## EXERCISE GOAL:
In the abstract on polyglycerol below, which standard was used to calculate the hydroxyl number?

## TEXT PASSAGE:
-.-.-

385544 Effect of the Reaction Conditions on the Morphology of Polyglycerol Produced from the Polymerization Reaction of Glycerol Using Sulfuric Acid As Catalyst

Monday, November 17, 2014
Galleria Exhibit Hall (Hilton Atlanta)
Diana Rojas-Avellaneda1, Carolina Ardila-Suárez2, Gustavo Ramirez-Caballero3 and Álvaro Ramírez-García3, (1)Universidad Industrial de Santander, Bucaramanaga, Colombia, (2)Universidad Industrial de Santander, Bucaramanga, Colombia, (3)Chemical Engineering, Universidad Industrial de Santander, Bucaramanga, Colombia

The effect of the reaction conditions in the morphology of polyglycerol was studied. Polymerization of glycerol was performed using sulfuric acid as catalyst and the factors studied were temperature and catalyst percentage. Previous studies on the synthesis of polyglycerol from glycerol, has been focused in the development of catalysts to achieve high conversions and high molecular weights. Production of high molecular weight polyglycerol using sulfuric acid as catalyst has been accomplished, and it has been suggested that the use of this catalyst promote branched and cyclic polymer structures [1]. To the authors' knowledge, there have not been studies focused in the morphology of polyglycerol synthesized from glycerol. Polyglycerol is a glycerol valued-added product, a promising monomer in the production of biodegradable polymers. Polyglycerol is form by an ether backbone and abundant pendant hydroxyl groups. These pendant hydroxyl groups make polyglycerol a building block for diverse polymeric complexes [2]; for instance, polyglycerol is used as starting material for drug delivery [3,4] temperature-responsive co-polymers [5], and dyes adsorption from aqueous media [6], among many other applications [7-10]. The morphology and functionality of polyglycerol, such as degree of branching, molecular weight distribution, and hydroxyl number, plays an important role in the polymer application. The study of the effect of reaction conditions on the polyglycerol morphology was performed by a factorial design experiment. The response variables were hydroxyl number, molecular weight distribution, and degree of branching. Hydroxyl number was calculated according to ASTM D4274 standard. The weight distribution was found using a Mattrix-Assisted Laser Desorption/ Ionization-Time-Of-Flight (MALDI-TOF), and the degree of branching was found using Nuclear Magnetic Resonance (NMR). Additional Characterization was performed using Thermogravimetric Analysis (TGA) and Differential Scanning Calorimetry (DSC). The results suggest that it is possible to tune polyglycerol morphology changing reaction conditions. Temperature of reaction affects the degree of branching and the hydroxyl number of polyglycerol; whereas the molecular weight distribution is not affected. Variations of the glass transition temperature in the studied polyglycerol suggest changes in polyglycerol structures.

-.-.-

## EXCERPTED DATA:

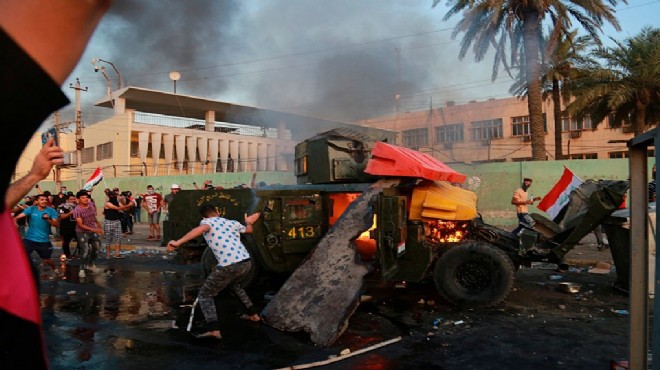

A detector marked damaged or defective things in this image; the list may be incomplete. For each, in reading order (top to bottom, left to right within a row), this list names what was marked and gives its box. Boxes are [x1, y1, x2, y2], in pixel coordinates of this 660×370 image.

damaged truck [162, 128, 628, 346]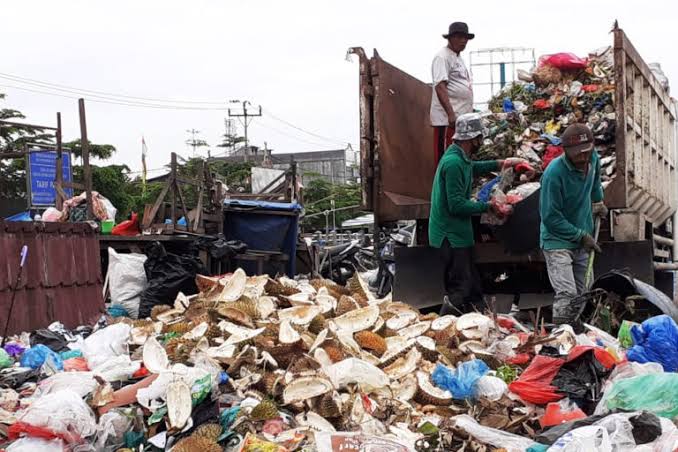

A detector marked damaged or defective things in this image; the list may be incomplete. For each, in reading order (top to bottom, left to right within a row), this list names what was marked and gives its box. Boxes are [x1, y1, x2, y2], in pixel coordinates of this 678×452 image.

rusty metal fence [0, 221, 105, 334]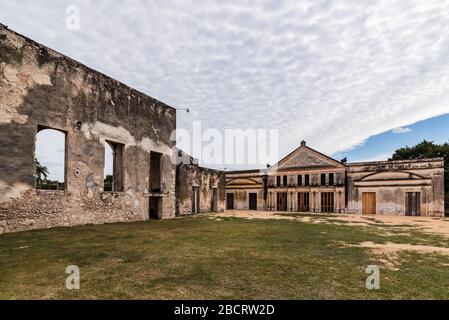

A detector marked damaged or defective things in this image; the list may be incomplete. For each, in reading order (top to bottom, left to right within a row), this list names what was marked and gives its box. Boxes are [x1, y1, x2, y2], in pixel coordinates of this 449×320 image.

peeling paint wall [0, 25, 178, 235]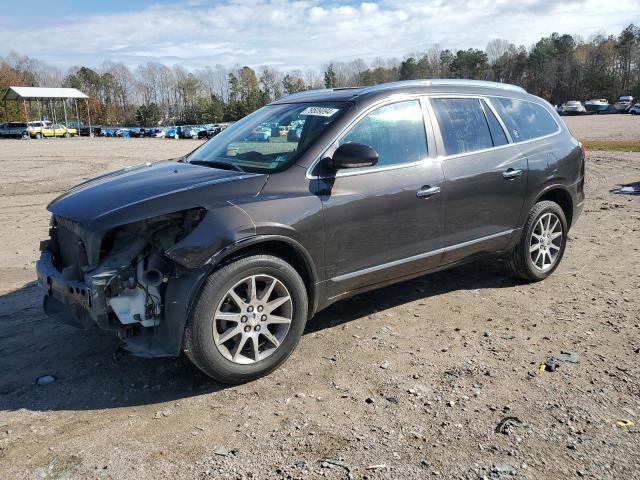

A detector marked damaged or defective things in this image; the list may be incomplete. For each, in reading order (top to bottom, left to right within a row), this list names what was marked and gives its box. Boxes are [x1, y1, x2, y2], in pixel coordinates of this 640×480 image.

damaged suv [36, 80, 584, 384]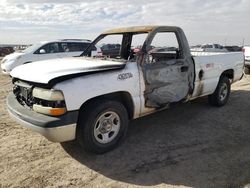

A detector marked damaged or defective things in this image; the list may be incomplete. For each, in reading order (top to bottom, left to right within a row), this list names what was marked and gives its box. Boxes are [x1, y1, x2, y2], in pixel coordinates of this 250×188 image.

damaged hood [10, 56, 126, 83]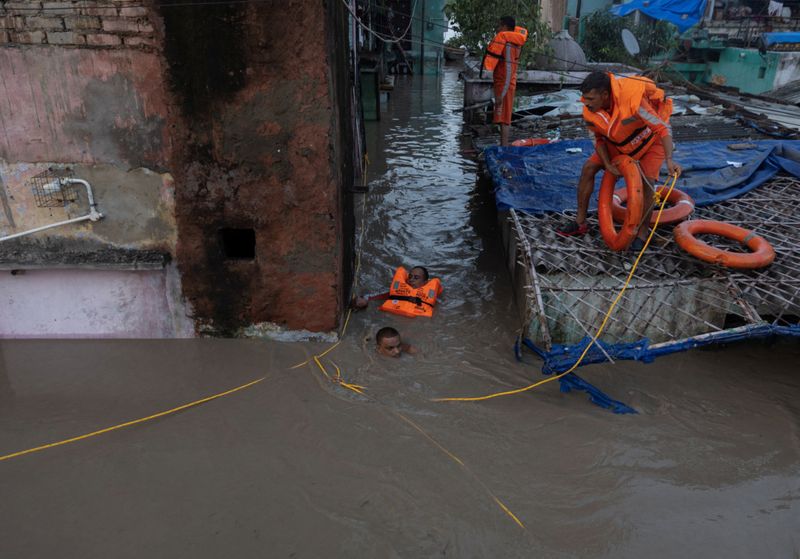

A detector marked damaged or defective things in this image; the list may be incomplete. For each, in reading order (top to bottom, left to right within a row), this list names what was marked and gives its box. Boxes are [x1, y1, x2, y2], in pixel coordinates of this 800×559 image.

-.-.-

## COMPLETE RESPONSE:
ASTM D4274